Alors que Michel militait pour les droits de sa communauté, il devait désormais se battre pour ses «sœurs qui étaient malades» (manière dont Michel et ses amis s’appelaient entre-deux). Il participait aux manifestations d’ACT-UP Montréal en bloquant la circulation sur Sainte-Catherine. Leur objectif était de «faire sauter» les dernières phases cliniques pour la commercialisation des médicaments.
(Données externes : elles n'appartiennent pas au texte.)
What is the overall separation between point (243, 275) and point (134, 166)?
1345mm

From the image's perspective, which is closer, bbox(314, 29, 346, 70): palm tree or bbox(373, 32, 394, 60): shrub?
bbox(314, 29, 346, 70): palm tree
«Ceux qui n’avaient pas le SIDA se disaient ‘quand est-ce que je vais l’attraper ?’ et ceux qui l’avaient déjà se disaient ‘quand est-ce que je vais mourir?’, explique Michel. À toutes les deux semaines, on allait à des funérailles».

Michel n’a jamais cessé de venir en aide aux personnes malades. Une de ses missions depuis le début est de veiller à ce que ces derniers puissent mourir dans la dignité.

Michel devant l’entrée de la Maison d’Hérelle; Photo: Quentin Dufranne / Métro Média

La culpabilité de ne pas être infecté

Michel a vu de très nombreuses personnes mourir du VIH. Il ne se cache pas d’avoir eu une vie sexuelle bien active à cette époque et pourtant, il n’a jamais été infecté par le virus.

«Les gens que j’ai connus dans les années 80 sont presque tous décédés (du VIH), dit-il. Je ne sais pas à quel saint j’ai prié, mais je ne l’ai jamais eu […] je mentirai de dire que je n’avais pas peur».

Michel se rappelle du jour où, pris de désespoir, un homme séronégatif s’est injecté volontairement le sang d’un autre homme séropositif pour être infecté.

«J’ai connu des gens qui se sont donné le VIH volontairement et ça m’avait effleuré l’esprit, explique Michel. Tu te dis comment ça se fait que moi je sois encore là et tu te sens coupable d’être là alors que tout le monde s’en va.»

Je m’étais dit que, dans le fond, c’est peut-être la seule chose à faire, car on va tous y passer.

Michel Richard

Un message à passer aux jeunes générations

Pour Michel, il est important que les jeunes se mobilisent davantage pour le plein accès à la médication. La prophylaxie préexposition (PrEP) n’est toujours pas remboursé à 100% au Québec, alors que cette pilule évite à plus de 90% les chances d’être infecté après avoir été en contact avec quelqu’un séropositif. Il en va de même pour la trithérapie.

Selon lui, donner accès au traitement pour le plus grand nombre permettra d’éradiquer le VIH. Il explique que l’inaccessibilité de la PrEP pour ceux qui ne peuvent pas se la payer ne fait que diviser une nouvelle fois la communauté. Pour Michel, cela rend de nouveau le VIH comme une «maladie de pauvre».

«Les jeunes aujourd’hui considèrent que le SIDA s’est réglé et que c’est une histoire de personnes âgées de mon âge et que ça existe pratiquement plus, dit-il. Les jeunes gais devraient davantage avoir l’oreille tendue sur ce que les gais plus âgés ont à leur raconter […] si c’était le cas ils feraient peut-être plus attention».